Input records
Segment Open

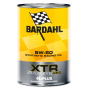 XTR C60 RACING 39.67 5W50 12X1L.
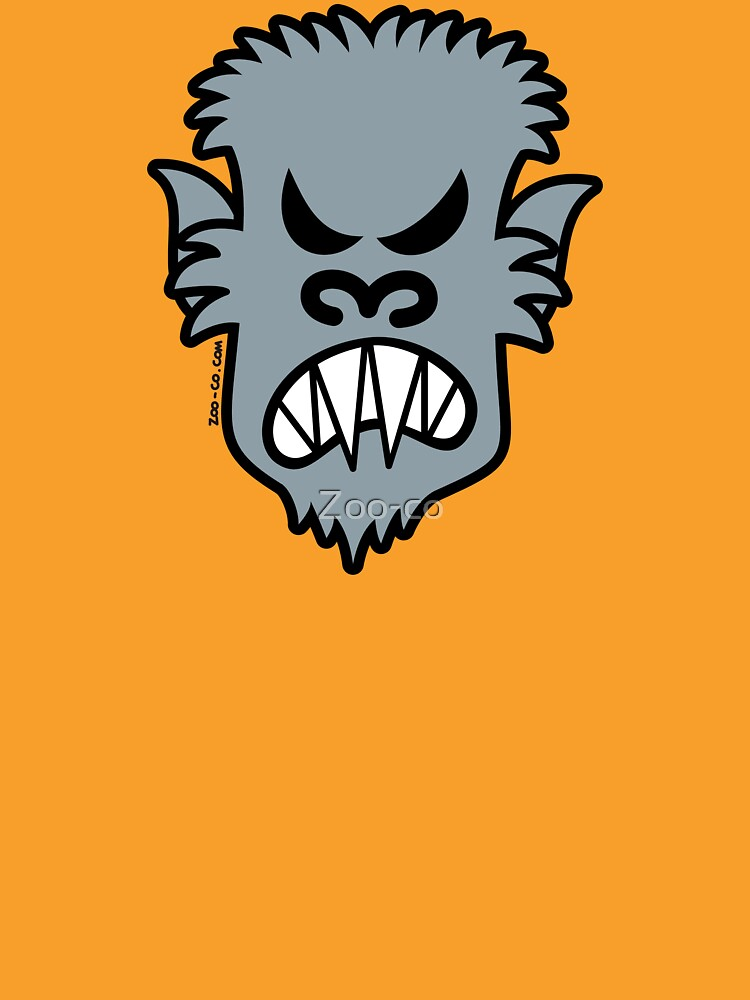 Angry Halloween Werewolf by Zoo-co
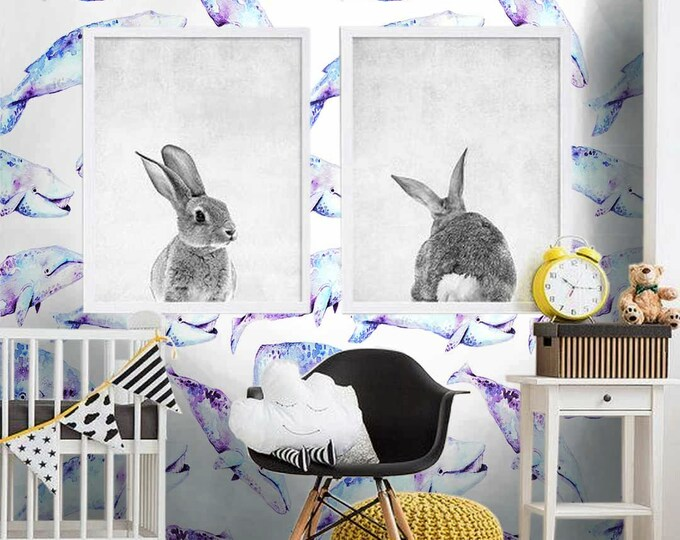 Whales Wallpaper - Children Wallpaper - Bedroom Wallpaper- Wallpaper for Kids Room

Segment Closed
Segment Open

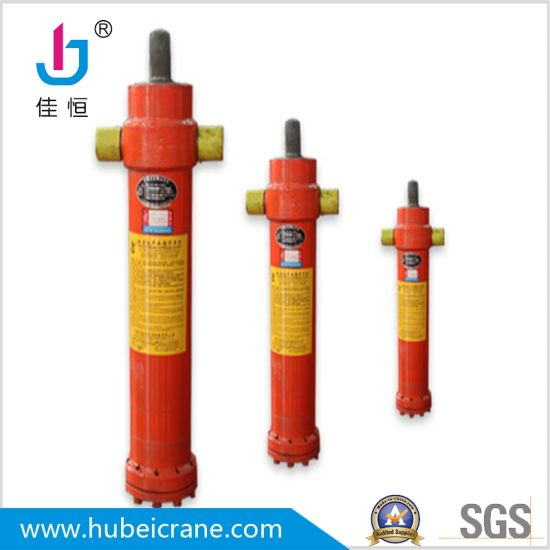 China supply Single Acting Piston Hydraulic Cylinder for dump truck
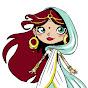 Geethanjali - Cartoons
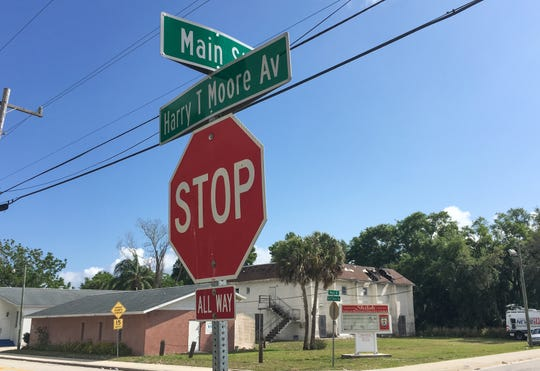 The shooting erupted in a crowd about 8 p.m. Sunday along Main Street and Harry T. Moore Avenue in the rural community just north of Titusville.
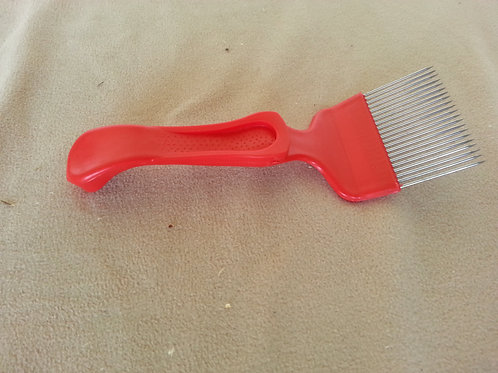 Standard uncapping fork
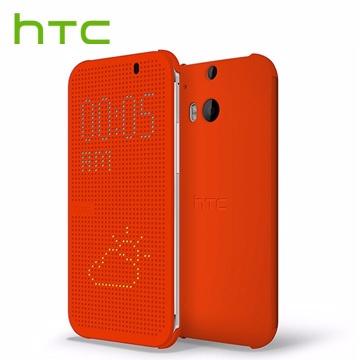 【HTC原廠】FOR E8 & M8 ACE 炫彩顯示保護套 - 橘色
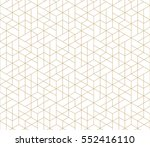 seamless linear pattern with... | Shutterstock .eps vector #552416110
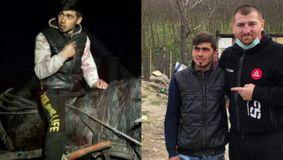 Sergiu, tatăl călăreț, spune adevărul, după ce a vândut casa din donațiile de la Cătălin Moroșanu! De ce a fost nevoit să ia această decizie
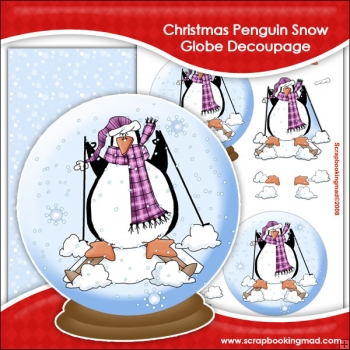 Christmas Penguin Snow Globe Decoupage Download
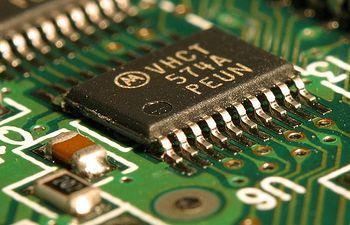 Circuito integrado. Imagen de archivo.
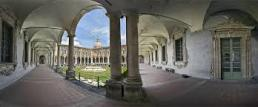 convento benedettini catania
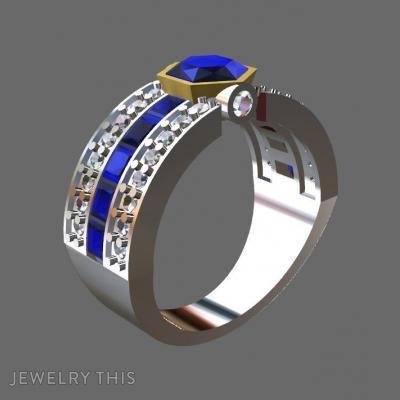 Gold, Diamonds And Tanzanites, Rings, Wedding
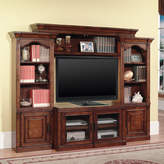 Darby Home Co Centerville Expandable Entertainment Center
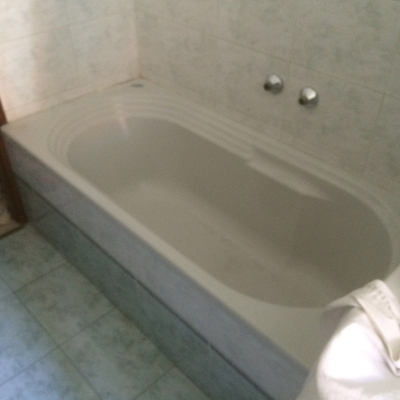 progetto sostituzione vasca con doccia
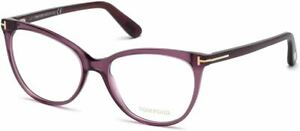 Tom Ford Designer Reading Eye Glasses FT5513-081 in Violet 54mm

Segment Closed

Exercise objective
Skipping the pictures, print the lines in the listing above exactly as written, starting at the line with "XTR C60 RACING 39.67 5W50 12X1L." and ending at the line with "Whales Wallpaper - Children", both included.

Answer for this exercise
 XTR C60 RACING 39.67 5W50 12X1L.
 Angry Halloween Werewolf by Zoo-co
 Whales Wallpaper - Children Wallpaper - Bedroom Wallpaper- Wallpaper for Kids Room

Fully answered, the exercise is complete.